Tuesday, April 6, 2021

Learn about the key considerations you should keep in mind.

By Patrick Lynch

How do you decide which fertilizer you use? Do you use the same as last year? Do you ask your dealer for suggestions on what you should apply? Or do you use a soil test and get help from a certified crop advisor or other competent agronomy person?

Do you use a program like SWAT or SoilOptix or a similar program for soil sampling? Do you use grid sampling and variable rate application? Does the person who provides you with recommendations use a build, maintain or drawdown strategy? If you don't know, you should look into it.

A big part of making fertilizer recommendations is to test, apply fertilizer, record what you added, measure yields and then retest. It's important to do this with the same lab.

I have connected with John Heard, a soil fertility extension specialist at Manitoba Agriculture, to gather his insights on fertilizer recommendations.

Whatever you do and whether you do your own recommendations or have someone else do them, there are some things to keep in mind. Also, when you make recommendations based on soil analysis or even yield maps, you have to make compromises on rates and even application.

For instance, a liquid starter fertilizer may be more convenient, and you may want to broadcast the rest, but according to Heard, you have to be cautious about broadcasting fertilizer. Heard says, "On the calcareous soils of the Prairies – banded nitrogen (N) is 20 per cent more efficient, phosphorus (P) is two to six times more efficient, and potassium (K) is two times more efficient than broadcasting – so broadcasting, especially low rates, is not very effective.

women in corn field holding measuring stick
    Corn response to banded phosphorus versus broadcast - John Heard photo

"Contrary to Eastern Canada and much of the United States, there is not much broadcast fertilizer in the Prairies. A survey of growers suggests that 3 to 10 per cent of canola/wheat acres get broadcast P, but 85 to 90 per cent of fields get P during seeding operation (with 55 to 60 per cent putting P in the seedrow). Corn is different; 40 per cent of farms broadcast some P, 32 per cent apply with seed," says Heard.

Soil analysis is not exact. A good lab on a good day will have about 25 per cent variation in analysis results. Thus, if your P test result is 12, it could actually be between 10 and 14. That variance is significant if you are watching your soil test levels and do not want them to drop.

Similarly, with potassium, a test result of 100 could actually be between 88 to 112. On the other hand, if your test for P is 30, the range is around 27 to 34. At these high levels it doesn't matter. Both levels suggest a very small probability of economic return to extra P except as a starter. Even then, you only need a smaller amount of P in the starter.

Most starter research trials have treatments of zero, then 30 lb. and maybe 60 lb. of P. The research will show an advantage to 30 lb. of P versus none. But in some cases, depending on your soil test, 15 to 20 lb. of P may be all you need.

This brings us to economics. Your biggest economic return comes from your first few pounds of nutrients. Each subsequent pound gives a response but that response becomes less and less with each pound until you get to a rate where there is no response. This is much different than herbicides, fungicides and insecticides where you have to use a certain amount to get any response.

So, why does this matter? Well, if you are applying a starter fertilizer on corn and let's say you are limited to 135 lb. of starter, you can decrease the P rate by five to 10 lb. without significantly affecting yield.

▶ CHALLENGES:
a) In the article on fertilizer recommendations, how much variation in analysis results does a good lab on a good day have?
b) Set down everything in the article on fertilizer recommendations from "How do you decide" down to "the same lab.", word for word.
c) Resume the article on fertilizer recommendations, picking up after its final sentence.

▶ PROVIDED DATA:
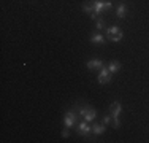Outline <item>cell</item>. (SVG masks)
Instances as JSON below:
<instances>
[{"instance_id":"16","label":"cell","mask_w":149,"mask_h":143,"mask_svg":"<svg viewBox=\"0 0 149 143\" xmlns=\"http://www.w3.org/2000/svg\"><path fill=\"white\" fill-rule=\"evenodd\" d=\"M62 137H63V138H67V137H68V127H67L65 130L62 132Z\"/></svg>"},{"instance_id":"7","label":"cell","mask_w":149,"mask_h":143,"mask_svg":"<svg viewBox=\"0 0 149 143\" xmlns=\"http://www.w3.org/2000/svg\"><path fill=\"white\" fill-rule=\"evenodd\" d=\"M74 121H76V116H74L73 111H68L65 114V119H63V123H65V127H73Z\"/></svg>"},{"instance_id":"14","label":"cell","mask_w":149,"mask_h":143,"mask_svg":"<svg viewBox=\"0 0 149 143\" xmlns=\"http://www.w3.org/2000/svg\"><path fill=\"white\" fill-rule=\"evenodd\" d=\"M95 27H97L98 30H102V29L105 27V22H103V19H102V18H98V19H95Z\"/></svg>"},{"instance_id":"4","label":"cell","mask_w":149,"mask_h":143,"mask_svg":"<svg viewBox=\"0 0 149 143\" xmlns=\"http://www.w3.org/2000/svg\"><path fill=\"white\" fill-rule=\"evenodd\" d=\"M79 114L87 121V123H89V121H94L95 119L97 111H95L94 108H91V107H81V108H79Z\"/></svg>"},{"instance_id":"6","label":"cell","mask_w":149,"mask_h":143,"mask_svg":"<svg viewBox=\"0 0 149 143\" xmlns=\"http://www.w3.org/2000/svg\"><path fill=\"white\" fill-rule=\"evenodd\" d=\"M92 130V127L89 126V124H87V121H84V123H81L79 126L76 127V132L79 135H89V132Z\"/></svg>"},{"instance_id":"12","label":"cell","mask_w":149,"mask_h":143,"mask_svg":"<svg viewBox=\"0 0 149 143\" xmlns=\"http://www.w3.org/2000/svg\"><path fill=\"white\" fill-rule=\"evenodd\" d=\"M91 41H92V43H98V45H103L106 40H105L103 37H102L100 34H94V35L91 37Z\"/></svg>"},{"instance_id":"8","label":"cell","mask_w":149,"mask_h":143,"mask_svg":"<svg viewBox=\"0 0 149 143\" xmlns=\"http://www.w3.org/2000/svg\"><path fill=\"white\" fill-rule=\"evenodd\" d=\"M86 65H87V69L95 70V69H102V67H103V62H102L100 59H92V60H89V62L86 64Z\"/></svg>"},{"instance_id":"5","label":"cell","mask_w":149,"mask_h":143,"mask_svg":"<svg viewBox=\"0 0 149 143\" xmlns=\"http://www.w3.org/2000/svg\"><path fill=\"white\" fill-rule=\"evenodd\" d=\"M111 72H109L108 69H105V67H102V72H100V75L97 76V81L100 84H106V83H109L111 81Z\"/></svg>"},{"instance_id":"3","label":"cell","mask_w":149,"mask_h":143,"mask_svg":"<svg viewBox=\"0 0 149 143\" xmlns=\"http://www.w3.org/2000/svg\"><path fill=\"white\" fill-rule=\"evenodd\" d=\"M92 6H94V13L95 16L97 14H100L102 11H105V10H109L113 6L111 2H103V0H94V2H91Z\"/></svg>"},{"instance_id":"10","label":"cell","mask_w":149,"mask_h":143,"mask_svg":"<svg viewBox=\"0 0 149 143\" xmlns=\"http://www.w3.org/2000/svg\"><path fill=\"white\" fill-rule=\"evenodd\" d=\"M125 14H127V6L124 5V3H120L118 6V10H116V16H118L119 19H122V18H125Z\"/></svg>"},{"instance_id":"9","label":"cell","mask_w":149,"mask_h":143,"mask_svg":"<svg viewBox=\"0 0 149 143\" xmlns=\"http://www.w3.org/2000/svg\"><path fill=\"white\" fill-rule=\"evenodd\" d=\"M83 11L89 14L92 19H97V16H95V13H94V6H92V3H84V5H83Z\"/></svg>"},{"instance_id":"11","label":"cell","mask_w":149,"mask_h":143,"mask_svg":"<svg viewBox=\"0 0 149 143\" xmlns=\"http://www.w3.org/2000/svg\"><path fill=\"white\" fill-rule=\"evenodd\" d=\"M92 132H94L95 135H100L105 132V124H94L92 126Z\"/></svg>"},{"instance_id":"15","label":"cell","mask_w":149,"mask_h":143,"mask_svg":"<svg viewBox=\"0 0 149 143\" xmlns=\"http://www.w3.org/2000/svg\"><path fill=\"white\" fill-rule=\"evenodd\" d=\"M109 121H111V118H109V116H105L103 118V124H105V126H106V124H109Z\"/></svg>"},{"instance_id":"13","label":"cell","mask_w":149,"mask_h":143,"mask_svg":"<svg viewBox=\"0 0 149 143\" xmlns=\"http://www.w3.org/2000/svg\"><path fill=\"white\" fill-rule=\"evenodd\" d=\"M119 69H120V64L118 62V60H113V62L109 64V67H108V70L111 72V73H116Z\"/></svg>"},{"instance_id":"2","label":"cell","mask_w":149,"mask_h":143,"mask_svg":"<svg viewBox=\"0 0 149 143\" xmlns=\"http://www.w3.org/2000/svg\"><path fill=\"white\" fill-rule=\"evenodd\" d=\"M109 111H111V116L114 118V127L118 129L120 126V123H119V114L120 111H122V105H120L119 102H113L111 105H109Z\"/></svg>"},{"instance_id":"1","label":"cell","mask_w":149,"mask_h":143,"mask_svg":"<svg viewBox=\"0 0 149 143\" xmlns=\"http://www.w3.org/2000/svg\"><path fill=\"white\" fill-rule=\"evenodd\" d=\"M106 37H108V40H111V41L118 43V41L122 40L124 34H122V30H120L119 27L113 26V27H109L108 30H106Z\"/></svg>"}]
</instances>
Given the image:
---
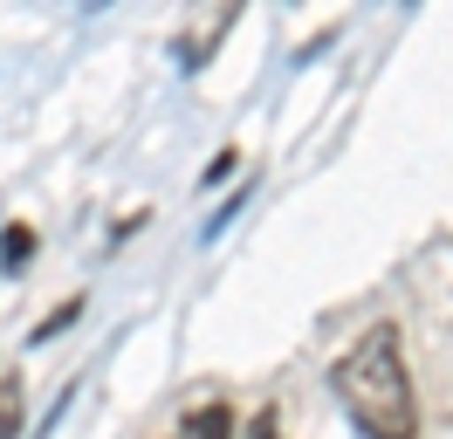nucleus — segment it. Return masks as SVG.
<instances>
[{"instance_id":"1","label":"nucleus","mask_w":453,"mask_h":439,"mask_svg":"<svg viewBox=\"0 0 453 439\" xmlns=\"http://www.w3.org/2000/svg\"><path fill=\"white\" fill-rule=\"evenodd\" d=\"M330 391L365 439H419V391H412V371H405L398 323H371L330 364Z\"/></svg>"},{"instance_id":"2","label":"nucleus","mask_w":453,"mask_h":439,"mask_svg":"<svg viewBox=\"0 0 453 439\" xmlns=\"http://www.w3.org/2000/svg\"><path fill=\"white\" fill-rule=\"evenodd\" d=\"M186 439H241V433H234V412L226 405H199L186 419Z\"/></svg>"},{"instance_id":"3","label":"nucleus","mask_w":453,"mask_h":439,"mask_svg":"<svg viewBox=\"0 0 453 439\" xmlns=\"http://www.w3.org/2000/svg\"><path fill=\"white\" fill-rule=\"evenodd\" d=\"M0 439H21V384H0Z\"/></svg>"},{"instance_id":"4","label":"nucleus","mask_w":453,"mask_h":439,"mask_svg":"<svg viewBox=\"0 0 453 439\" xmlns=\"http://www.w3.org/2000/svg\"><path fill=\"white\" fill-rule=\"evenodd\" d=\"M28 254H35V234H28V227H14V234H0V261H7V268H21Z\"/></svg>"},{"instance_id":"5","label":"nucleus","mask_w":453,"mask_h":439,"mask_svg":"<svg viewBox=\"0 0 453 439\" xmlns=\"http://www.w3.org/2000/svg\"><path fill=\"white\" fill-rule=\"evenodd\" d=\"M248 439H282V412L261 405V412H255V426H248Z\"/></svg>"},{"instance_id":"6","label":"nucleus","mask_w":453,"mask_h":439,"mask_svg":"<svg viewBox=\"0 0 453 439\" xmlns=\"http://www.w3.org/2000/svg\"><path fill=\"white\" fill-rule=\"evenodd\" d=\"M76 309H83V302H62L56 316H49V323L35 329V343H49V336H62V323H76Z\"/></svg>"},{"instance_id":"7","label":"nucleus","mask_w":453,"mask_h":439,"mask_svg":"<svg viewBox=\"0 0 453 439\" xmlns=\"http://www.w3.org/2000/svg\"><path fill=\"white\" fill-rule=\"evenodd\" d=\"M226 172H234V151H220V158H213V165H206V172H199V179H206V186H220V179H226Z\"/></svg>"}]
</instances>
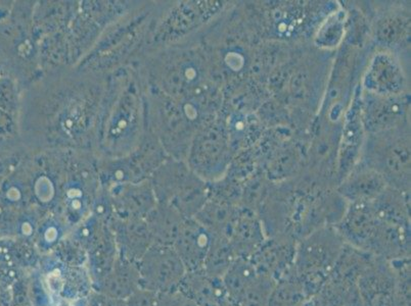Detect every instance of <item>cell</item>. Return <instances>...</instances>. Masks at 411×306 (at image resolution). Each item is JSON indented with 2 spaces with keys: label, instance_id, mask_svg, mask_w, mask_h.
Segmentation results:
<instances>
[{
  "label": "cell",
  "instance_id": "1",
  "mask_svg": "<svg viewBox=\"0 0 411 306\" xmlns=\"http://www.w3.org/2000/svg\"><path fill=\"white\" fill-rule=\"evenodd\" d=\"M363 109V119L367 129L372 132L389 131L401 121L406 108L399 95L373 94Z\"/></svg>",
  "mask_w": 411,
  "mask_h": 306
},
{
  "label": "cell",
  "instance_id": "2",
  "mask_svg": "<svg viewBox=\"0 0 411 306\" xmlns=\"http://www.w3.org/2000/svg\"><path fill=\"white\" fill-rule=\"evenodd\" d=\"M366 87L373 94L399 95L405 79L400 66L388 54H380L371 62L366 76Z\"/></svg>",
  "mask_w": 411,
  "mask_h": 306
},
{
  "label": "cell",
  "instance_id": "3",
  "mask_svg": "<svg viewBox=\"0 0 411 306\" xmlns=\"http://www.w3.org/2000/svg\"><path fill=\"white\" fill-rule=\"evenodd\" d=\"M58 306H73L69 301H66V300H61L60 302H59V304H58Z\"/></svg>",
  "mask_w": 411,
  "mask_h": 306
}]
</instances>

▶ EXPECTED RESPONSES:
a) About 25 percent.

b)
How do you decide which fertilizer you use? Do you use the same as last year? Do you ask your dealer for suggestions on what you should apply? Or do you use a soil test and get help from a certified crop advisor or other competent agronomy person?

Do you use a program like SWAT or SoilOptix or a similar program for soil sampling? Do you use grid sampling and variable rate application? Does the person who provides you with recommendations use a build, maintain or drawdown strategy? If you don't know, you should look into it.

A big part of making fertilizer recommendations is to test, apply fertilizer, record what you added, measure yields and then retest. It's important to do this with the same lab.

c)
John Deere fertilizer equipment in field
    Taryn Milton photo

And if you are broadcasting fertilizer and part of the field is testing somewhat lower than the rest, you can use less on the lower-testing areas without giving up significant yield. I do this when I have a field where 10 to 20 per cent is testing lower than the rest of the field. Similarly, if 10 to 15 per cent of a field is high and likely unresponsive, for convenience and time I will recommend fertilizer on these higher-testing areas.

The art is to know what compromises to make. According to Heard, Prairie farmers make these compromises routinely. A survey of growers indicates 70 per cent of wheat farmers put the same fertilizer rate on all their fields, 20 per cent vary the rate between fields and about 10 per cent use some measure of variable rate applications.

And part of making fertilizer recommendations is determining what your expectations are. Do you want a program that is simple to use or are you willing to treat small areas separately? In the spring and in the interest of time, often you treat different testing areas in the same way.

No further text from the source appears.